▼

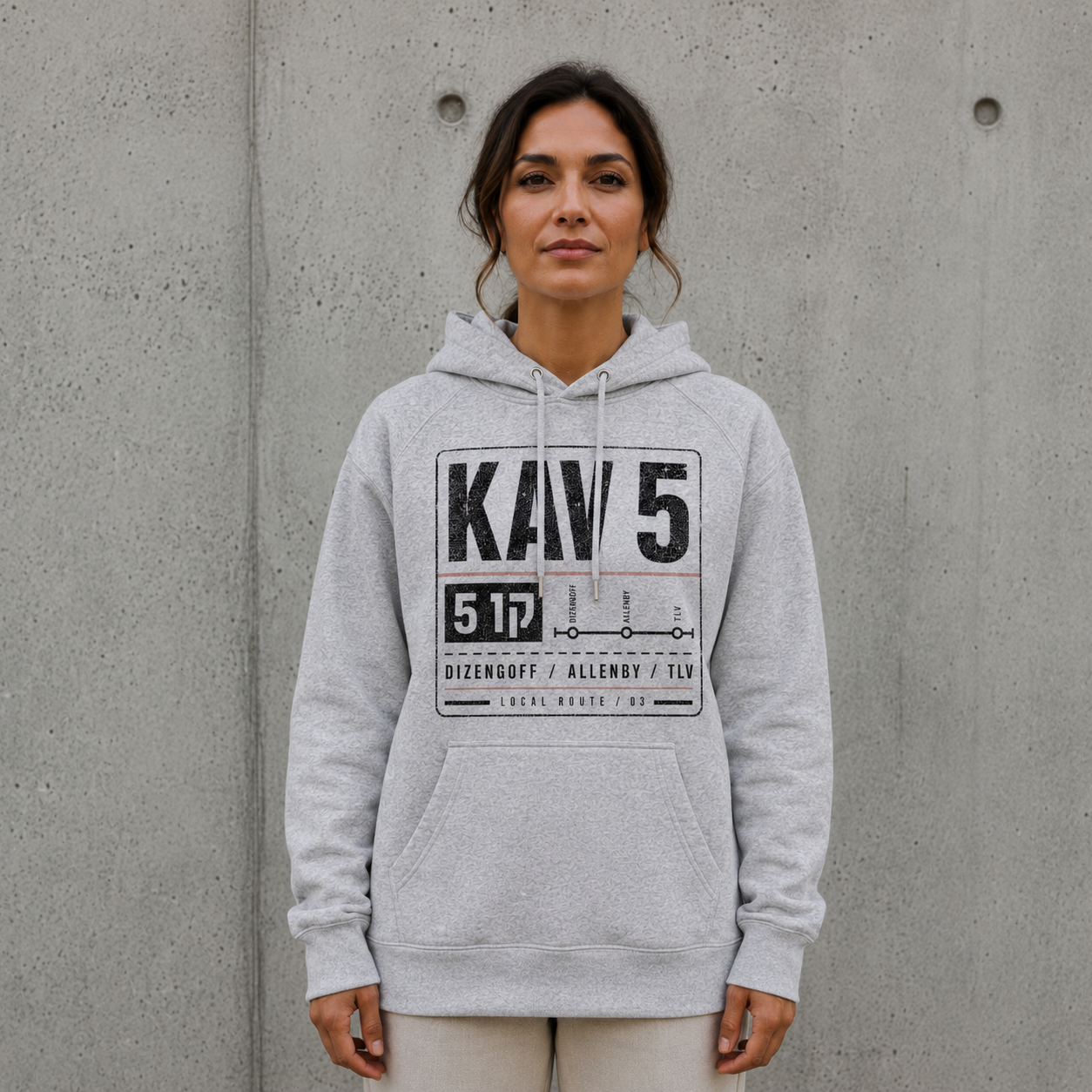 Kav 5 Hoodie — קו 5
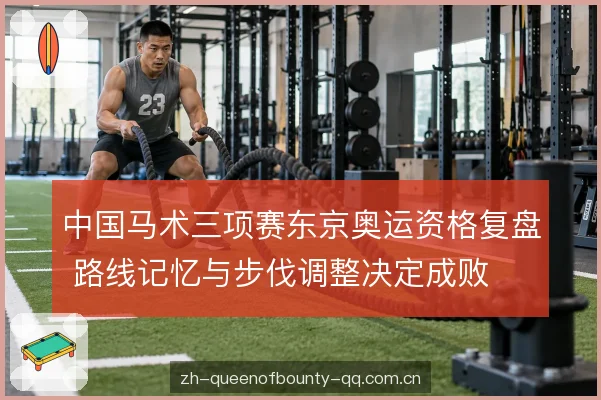 中国马术三项赛东京奥运资格复盘 路线记忆与步伐调整决定成败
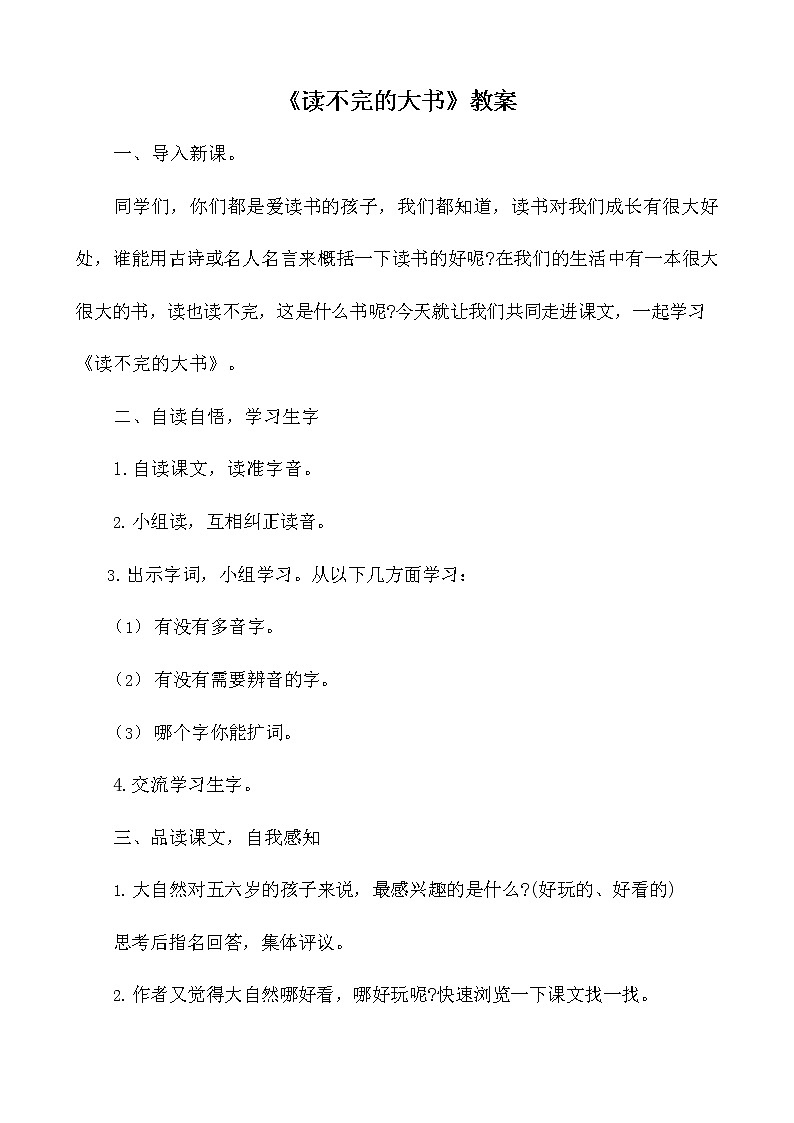 部编人教版三年级语文上册《22 读不完的大书》教学设计小学优秀教案01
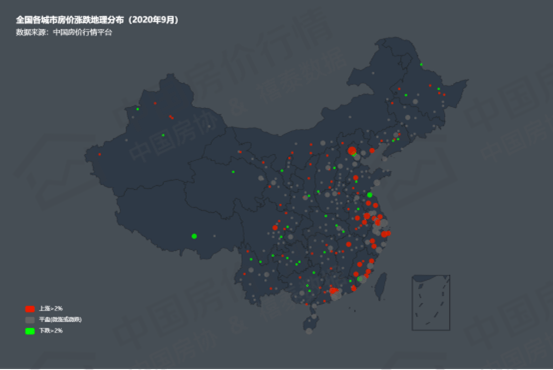 2020年3月全国房价排名9_权威发布|2020年9月热门城市房价地图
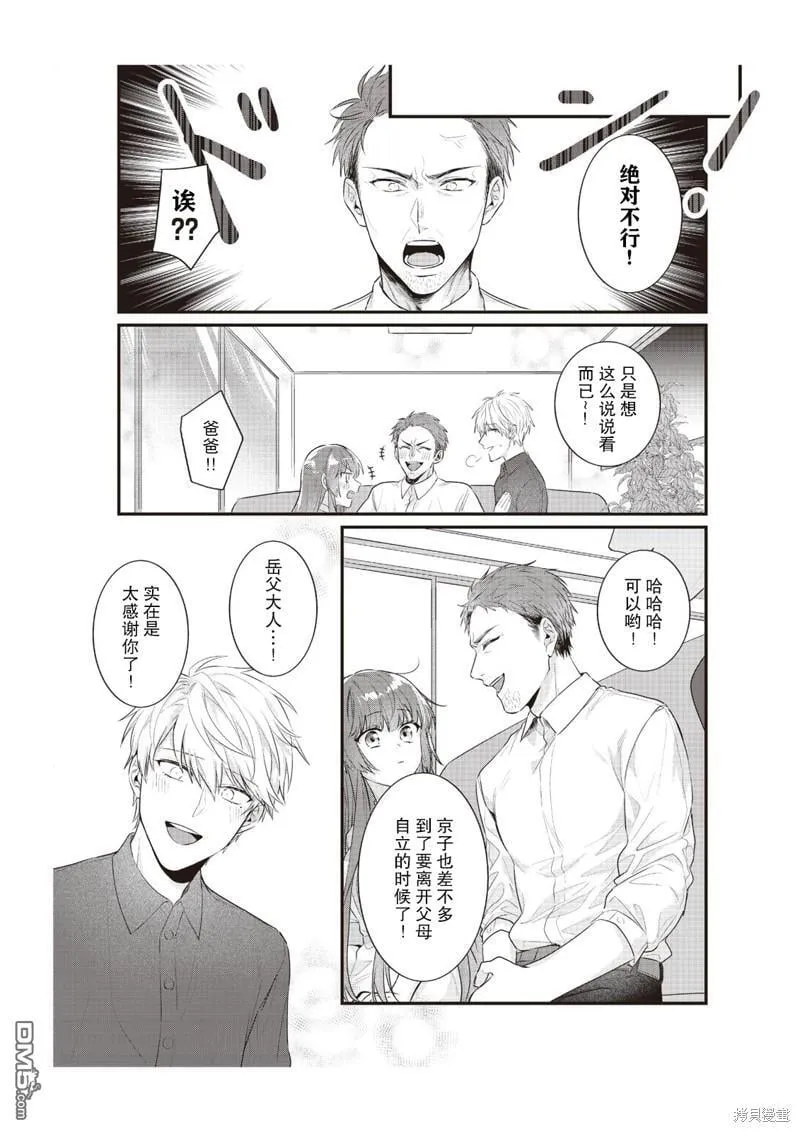 第9话 第22页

▲

**WORK INSTRUCTIONS**:
Reproduce the data above line for line, excluding every picture.

**ANSWER SPACE**:
 Kav 5 Hoodie — קו 5
 中国马术三项赛东京奥运资格复盘 路线记忆与步伐调整决定成败
 部编人教版三年级语文上册《22 读不完的大书》教学设计小学优秀教案01
 2020年3月全国房价排名9_权威发布|2020年9月热门城市房价地图
 第9话 第22页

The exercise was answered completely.